● **WRITTEN EXERCISE**: Extract every line below that contains the word "floor".

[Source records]
▶
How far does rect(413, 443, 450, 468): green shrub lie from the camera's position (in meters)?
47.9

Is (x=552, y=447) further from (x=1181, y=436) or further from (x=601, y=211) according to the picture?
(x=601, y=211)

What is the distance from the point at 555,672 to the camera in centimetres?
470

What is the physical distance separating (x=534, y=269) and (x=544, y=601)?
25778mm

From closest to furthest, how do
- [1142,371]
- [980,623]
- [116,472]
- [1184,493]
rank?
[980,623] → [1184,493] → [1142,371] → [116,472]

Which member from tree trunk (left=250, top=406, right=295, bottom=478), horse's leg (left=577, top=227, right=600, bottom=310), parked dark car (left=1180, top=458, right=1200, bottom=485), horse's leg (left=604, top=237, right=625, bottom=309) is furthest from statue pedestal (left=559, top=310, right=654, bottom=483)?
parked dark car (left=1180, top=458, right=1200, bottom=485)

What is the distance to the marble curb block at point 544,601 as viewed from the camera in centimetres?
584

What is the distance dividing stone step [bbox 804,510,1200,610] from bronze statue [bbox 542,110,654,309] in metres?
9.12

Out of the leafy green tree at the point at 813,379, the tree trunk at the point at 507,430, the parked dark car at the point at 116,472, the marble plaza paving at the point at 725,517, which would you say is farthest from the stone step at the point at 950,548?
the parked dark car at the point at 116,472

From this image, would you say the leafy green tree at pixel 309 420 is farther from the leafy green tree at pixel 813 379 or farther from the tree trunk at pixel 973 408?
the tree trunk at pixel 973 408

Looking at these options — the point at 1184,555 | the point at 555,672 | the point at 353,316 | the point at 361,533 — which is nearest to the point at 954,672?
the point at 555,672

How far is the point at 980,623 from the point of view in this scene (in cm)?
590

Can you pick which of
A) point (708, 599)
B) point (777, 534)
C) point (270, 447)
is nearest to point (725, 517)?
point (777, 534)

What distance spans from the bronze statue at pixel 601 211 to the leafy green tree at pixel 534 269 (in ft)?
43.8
◀
▶
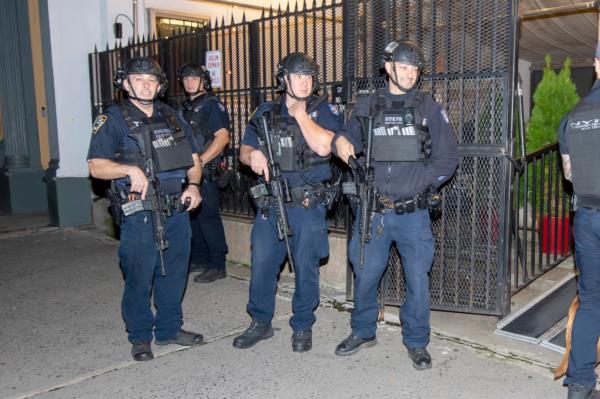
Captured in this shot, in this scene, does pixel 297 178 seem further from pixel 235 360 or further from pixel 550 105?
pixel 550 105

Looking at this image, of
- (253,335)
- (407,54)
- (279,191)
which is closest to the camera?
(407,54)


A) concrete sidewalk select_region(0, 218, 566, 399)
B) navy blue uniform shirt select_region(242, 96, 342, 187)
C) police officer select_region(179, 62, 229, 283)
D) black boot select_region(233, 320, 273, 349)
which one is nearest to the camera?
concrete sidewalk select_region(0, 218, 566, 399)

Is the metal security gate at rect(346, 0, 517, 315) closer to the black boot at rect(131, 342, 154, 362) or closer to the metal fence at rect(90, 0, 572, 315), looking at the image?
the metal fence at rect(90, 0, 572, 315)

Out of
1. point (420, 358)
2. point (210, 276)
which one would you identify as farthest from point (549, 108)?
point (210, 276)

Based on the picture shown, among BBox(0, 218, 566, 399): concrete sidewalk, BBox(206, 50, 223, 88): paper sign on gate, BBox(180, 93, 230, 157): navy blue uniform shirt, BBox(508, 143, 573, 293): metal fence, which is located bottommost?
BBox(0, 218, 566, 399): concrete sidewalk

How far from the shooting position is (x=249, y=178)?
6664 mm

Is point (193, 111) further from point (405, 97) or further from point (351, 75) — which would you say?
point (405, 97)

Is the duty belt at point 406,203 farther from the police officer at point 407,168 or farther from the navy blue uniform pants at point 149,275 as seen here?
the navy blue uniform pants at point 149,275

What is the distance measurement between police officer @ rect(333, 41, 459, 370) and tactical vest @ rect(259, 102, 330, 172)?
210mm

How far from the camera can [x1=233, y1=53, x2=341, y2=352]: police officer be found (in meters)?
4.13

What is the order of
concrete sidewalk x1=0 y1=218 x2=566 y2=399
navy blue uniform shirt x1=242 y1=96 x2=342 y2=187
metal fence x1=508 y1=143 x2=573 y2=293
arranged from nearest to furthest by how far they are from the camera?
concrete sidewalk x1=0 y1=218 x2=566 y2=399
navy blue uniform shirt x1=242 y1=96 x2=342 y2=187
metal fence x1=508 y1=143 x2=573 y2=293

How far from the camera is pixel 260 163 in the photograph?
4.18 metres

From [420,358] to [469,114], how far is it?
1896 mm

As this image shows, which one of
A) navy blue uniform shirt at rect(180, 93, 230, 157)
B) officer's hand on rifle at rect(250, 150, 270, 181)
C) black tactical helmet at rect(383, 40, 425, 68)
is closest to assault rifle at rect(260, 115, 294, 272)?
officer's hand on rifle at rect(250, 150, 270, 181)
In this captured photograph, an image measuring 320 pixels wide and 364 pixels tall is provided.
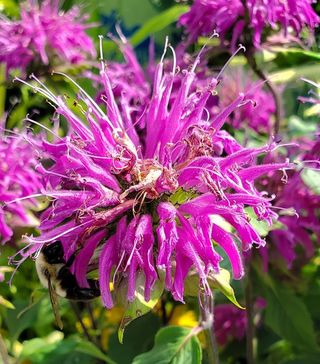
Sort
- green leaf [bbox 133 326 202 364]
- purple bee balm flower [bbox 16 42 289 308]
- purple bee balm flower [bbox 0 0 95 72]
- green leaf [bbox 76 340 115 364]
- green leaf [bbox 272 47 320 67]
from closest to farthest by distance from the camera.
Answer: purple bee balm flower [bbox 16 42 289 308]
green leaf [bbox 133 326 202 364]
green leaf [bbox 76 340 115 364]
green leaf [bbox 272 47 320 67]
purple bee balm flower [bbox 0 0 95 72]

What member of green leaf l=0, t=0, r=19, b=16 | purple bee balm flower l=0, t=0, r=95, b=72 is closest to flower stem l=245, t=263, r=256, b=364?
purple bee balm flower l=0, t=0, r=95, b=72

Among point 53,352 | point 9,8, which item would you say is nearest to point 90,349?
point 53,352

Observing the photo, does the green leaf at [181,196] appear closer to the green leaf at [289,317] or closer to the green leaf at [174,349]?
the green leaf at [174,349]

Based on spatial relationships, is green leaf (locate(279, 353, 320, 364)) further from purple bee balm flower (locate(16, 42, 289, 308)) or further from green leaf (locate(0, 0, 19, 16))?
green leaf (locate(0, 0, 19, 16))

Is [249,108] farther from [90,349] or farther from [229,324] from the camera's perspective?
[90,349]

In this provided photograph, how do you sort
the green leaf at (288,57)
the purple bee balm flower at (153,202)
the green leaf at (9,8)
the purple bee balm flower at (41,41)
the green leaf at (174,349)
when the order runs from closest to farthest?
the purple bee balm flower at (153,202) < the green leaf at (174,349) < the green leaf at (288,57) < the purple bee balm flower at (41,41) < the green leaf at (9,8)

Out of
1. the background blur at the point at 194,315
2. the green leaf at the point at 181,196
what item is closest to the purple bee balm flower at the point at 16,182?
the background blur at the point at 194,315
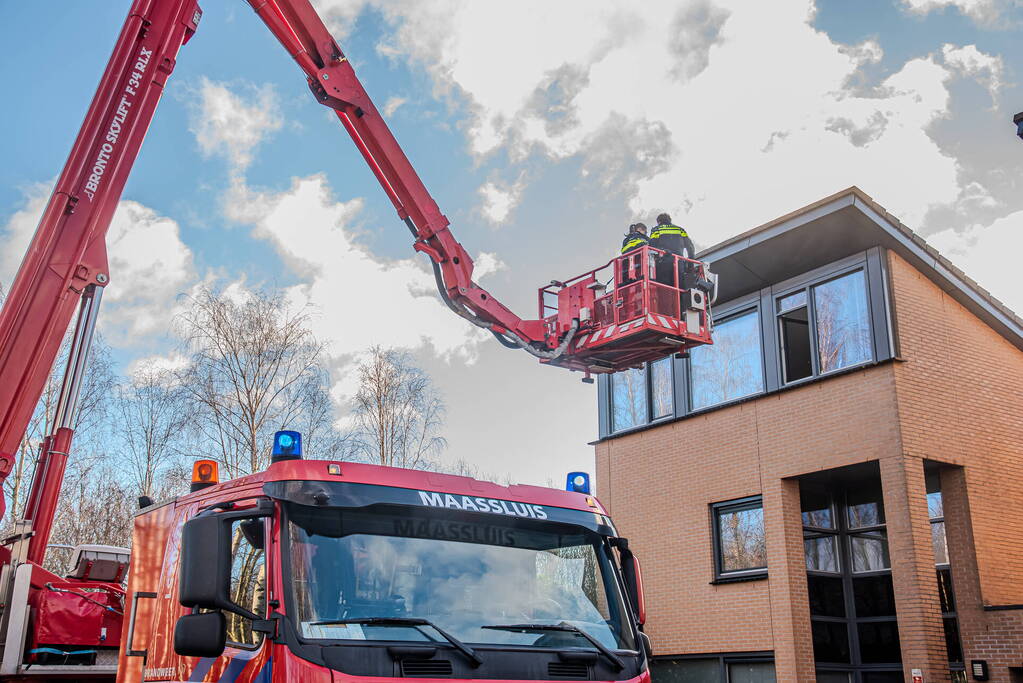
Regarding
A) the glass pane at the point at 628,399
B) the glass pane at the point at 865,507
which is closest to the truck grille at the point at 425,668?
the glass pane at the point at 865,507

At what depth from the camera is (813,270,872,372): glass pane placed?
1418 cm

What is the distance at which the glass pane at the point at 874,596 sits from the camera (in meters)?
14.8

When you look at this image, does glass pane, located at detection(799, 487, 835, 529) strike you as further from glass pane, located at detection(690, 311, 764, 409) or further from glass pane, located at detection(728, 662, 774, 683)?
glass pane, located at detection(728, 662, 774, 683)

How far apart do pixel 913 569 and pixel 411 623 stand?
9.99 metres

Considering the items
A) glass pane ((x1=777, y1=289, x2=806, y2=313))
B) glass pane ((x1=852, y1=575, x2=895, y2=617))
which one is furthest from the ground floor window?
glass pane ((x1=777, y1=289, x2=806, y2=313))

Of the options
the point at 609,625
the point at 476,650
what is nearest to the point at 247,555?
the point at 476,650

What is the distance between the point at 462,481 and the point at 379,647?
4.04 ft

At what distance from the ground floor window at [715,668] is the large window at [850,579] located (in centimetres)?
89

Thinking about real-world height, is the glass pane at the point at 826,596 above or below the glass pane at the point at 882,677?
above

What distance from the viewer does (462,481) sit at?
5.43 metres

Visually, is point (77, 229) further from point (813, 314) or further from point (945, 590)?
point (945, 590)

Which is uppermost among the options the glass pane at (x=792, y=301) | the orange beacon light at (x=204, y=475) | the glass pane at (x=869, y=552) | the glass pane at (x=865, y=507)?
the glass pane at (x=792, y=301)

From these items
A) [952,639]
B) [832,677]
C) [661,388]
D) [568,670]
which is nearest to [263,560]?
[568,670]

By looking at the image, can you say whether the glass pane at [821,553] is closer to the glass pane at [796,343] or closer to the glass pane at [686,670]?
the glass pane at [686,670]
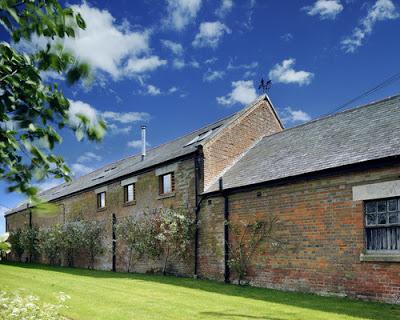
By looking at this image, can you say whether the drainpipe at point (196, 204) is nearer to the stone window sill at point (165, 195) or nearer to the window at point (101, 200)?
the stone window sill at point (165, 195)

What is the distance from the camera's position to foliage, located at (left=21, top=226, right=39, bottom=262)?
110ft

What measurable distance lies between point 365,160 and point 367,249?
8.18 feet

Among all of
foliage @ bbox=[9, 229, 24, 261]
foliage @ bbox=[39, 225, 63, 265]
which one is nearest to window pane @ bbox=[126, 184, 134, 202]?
◀
● **RESULT**:
which one is furthest from the ground floor window?
At what distance from the ground floor window at [715,668] is the large window at [850,579] located (in centimetres)?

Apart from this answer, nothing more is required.